Johanniskraut – Tinktur und Öl

Kommen wir erstmal zur Tinktur – die Zubereitung ist ganz einfach. Sie wird eher innerlich bei depressiver Stimmung, Nervosität und Verdauungsproblemen eingenommen (20-40 Tropfen 3 x täglich).
Ich würde die Tinktur gerade am Anfang nicht länger als zwei Wochen einnehmen, um erstmal zu schauen, wie sie auf den Organismus wirkt.  Schwangere, Stillende, Kinder und Menschen, die starke Medikamente (besonders Immunsuppressiva und Antiepileptika) einnehmen, sollten von Johanniskraut die Finger lassen. Während der Einnahme sollte auf lange Sonneneinstrahlung verzichtet werden.

Zubereitung der Tinktur:

  • Nehmt eine Glasflasche und füllt sie zur Hälfte mit frischen abgewaschenen Blüten.
  • Gießt Schnaps (zum Beispiel Doppelkorn) auf, bis die Blüten verdeckt sind.
  • Lasst den Mix für zwei Wochen an einer warmen Stelle stehen.
  • Nach den zwei Wochen müsste sich das Gemisch rot gefärbt haben.
  • Siebt es sorgfältig (am besten mehrmals) ab und gebt die Tinktur in eine dunkle Flasche.
  • Bewahrt die Tinktur an einem kühlen, dunklen Ort auf. Sie sollte problemlos ein Jahr haltbar sein.  😉

Das Rotöl wird im Gegensatz zur Tinktur eher äußerlich angewendet und zwar bei Muskelkater, kleineren Verletzungen und paradoxerweise auch bei Verbrennungen.

Die Zubereitung ist im Grunde fast identisch, nur dass der Schnaps durch Sonnenblumenöl ersetzt wird. Man kann auch ein anderes Öl nehmen, sollte aber darauf achten, dass es hochwertig ist und vielleicht keinen starken Eigengeruch hat.

Zubereitung von Rotöl:

  • Die Blüten in eine Flasche geben und mit dem Öl aufgießen, bis Rotöldiese verdeckt sind.
  • Den Mix 6-8 Wochen an einer warmen, sonnigen Stelle lassen und aller paar Tage das Glas kräftig durchschütteln.
  • Nach Ablauf der besagten zwei Monate das Öl absieben, in eine dunkle Flasche abfüllen und an einem kühlen, dunklen Platz verwahren.
  • Das Öl sollte ebenso wie die Tinktur innerhalb eines Jahres aufgebraucht werden.

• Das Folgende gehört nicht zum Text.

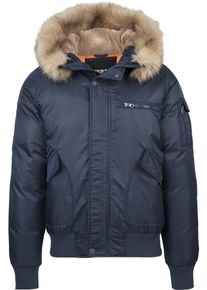 Urban Classics, Herren Bomberjacke 'Hooded Heavy', Nachtblau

Tipp: Wenn man die Blüten vor der Verwendung zerdrückt (zum Beispiel mit einem Mörser), dann gehen die Stoffe besser in den Schnaps beziehungsweise das Öl über. 😉

Ein Kraut – Viele Namen

Johanniskraut, Blutkraut, Hartheu – das alles sind Bezeichnungen für ein und die selbe Pflanze. Den Namen „Blutkraut“ hat die Pflanze wegen des roten Öls, welches sich in den Blüten befindet, bekommen und „Johanniskraut“ wird sie genannt, weil die Blütezeit ungefähr zum 24. Juni (Johannistag) beginnt.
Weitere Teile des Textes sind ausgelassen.